:: GIVEN REQUEST ::
Write out the listing below word for word, omitting the pictures.

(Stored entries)
★ ★ ★ ★ ★ ★ ★
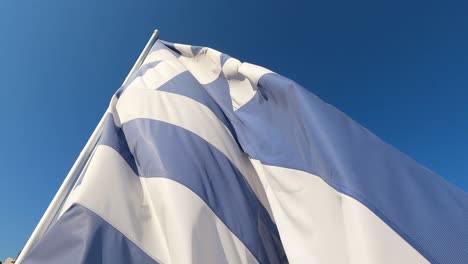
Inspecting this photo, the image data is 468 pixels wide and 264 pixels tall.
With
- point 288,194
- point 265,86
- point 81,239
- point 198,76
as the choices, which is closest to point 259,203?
point 288,194

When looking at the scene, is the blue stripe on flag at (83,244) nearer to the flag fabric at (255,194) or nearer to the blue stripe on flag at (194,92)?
the flag fabric at (255,194)

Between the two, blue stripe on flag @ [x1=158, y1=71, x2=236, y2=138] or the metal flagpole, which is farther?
★ ★ ★ ★ ★ ★ ★
:: OUTPUT OF THE TASK ::
Inspecting this photo, the image data is 468 pixels wide and 264 pixels tall.
With
- point 288,194
- point 265,86
- point 81,239
- point 198,76
as the choices, which is closest to point 259,203?
point 288,194

When looking at the scene, is the blue stripe on flag at (83,244) nearer to the flag fabric at (255,194) or nearer to the blue stripe on flag at (194,92)?
the flag fabric at (255,194)

Between the two, blue stripe on flag @ [x1=158, y1=71, x2=236, y2=138] or the metal flagpole, which is farther?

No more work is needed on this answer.